O manifesto é assinado pela Unegro (União dos Negros e Negras Pela Igualdade), Comissão de Promoção da Igualdade Racial de Americana, Associação de Capoeira Motta e Cultura Afro, Coletivo Dança Afro e Expressões e Câmara Cultura Popular e Urbana. No documento, eles afirmam que a festa ostenta símbolos que “agridem a trajetória do povo negro”.

“A Festa dos Confederados está ligada com o fim da Guerra Civil. Alguns sulistas brancos escravocratas se sentiram humilhados com a derrota imposta pelo norte abolicionista, acreditando que não havia mais condições de permanecerem no país e vieram procurar abrigo no Brasil, onde ainda havia escravidão”, afirma um trecho do documento.

E contextualizam que estes povoamentos de imigrantes deram origem às cidades de Americana e Santa Bárbara. “Santa Bárbara d’Oeste, única cidade brasileira a manter as tradições e a carga de opressão representadas pela bandeira dos confederados, caminha a contrapeso da história e demonstra a falta de dimensão histórica e indiferença com a trajetória do outro”, criticam os movimentos.

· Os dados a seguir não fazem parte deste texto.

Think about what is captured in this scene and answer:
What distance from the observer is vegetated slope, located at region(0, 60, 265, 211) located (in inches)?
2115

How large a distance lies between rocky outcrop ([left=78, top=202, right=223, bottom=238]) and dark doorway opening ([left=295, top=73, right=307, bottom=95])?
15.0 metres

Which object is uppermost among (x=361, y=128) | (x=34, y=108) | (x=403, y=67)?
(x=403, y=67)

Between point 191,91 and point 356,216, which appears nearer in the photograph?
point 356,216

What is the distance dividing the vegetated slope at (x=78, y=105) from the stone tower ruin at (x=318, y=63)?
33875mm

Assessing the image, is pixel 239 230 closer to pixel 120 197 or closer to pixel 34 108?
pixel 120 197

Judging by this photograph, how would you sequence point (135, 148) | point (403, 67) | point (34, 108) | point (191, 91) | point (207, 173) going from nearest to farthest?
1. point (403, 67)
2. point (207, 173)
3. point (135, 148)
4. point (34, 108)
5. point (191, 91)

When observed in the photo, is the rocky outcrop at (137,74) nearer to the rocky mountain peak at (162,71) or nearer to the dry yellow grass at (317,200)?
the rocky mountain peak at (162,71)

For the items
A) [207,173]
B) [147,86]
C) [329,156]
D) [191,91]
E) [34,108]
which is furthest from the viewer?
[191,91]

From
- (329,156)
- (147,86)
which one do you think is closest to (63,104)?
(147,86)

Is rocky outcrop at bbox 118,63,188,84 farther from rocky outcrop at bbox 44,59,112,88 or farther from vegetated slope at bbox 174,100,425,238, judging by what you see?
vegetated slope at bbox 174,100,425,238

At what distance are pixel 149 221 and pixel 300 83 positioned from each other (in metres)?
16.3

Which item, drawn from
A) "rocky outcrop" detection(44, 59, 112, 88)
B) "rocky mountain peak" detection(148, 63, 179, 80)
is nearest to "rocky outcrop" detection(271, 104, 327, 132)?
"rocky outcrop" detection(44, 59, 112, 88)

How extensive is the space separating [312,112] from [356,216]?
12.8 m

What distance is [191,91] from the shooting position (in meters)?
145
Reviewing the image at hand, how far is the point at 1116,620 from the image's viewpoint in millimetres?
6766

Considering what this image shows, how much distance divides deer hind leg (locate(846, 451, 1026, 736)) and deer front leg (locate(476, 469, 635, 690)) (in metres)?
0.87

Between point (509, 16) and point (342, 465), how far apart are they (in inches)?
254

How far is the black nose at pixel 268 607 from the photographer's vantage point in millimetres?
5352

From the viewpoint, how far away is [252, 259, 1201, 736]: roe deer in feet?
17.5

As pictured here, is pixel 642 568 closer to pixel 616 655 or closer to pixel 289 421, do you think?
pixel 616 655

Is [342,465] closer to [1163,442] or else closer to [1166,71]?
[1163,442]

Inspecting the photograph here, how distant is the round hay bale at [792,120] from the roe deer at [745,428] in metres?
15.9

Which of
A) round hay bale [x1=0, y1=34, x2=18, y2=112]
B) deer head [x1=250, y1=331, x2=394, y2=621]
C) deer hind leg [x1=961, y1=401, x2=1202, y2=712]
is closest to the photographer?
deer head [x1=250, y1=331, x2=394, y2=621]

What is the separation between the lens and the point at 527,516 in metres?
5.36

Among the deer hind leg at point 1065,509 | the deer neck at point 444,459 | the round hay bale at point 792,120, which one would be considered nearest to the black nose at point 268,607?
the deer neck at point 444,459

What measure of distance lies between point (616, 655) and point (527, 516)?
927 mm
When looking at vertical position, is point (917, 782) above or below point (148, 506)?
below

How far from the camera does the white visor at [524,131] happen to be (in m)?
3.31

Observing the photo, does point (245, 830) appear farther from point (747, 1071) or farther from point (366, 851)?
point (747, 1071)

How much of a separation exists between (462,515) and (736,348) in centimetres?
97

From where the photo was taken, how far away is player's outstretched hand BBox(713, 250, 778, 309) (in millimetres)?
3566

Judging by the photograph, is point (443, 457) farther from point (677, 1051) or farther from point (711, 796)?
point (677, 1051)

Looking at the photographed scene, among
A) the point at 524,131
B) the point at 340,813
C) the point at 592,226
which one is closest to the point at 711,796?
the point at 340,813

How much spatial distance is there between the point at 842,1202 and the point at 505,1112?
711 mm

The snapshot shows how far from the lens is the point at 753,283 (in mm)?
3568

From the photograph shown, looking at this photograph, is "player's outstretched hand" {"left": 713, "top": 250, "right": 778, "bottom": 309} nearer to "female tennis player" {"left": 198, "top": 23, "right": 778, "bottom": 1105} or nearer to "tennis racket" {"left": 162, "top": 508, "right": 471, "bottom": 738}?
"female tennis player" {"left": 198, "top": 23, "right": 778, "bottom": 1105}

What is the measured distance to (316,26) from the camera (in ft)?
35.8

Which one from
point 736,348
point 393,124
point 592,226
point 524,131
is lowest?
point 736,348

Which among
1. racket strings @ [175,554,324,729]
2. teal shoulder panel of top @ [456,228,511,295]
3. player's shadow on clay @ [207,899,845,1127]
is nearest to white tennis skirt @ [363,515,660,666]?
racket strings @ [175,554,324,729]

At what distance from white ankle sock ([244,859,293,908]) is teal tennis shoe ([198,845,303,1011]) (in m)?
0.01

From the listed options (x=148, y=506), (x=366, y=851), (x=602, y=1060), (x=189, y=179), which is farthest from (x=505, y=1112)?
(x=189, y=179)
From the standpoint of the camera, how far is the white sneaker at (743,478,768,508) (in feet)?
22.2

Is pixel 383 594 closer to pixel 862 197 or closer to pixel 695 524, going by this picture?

O grupo planeja realizar o protesto em frente ao local da festa.

Outro lado. Presidente da Fraternidade Descendência Americana, que organiza a festa, João Leopoldo Padoveze defende que os símbolos da bandeira são relacionados ao cristianismo. “Somos uma entidade de descendentes de norte-americanos que vieram para o Brasil após a Guerra Civil. Grande parte destes imigrantes eram do sul dos Estados Unidos. Devido ao resultado da Guerra Civil, descontentes com o resultado, eles vieram para o Brasil, aceitando convite de Dom Pedro. Até onde a gente sabe, pouquíssimos vieram para cá por causa de escravidão, até porque a escravidão estava acabando no Brasil”, argumenta.

Ele sustenta ainda que a guerra teve maior ligação com imposições do governo aos sulistas, como o aumento de impostos para alguns estados norte-americanos.

“Sou descendente de um confederado, de uma mulher negra, tenho avô que é filho de português e meu pai é neto de italiano, então eu sou uma beleza de uma mistura e eu tenho orgulho de todas elas”, acrescenta.

Ele reforça que está aberto ao diálogo com os grupos sociais que se sentirem ofendidos.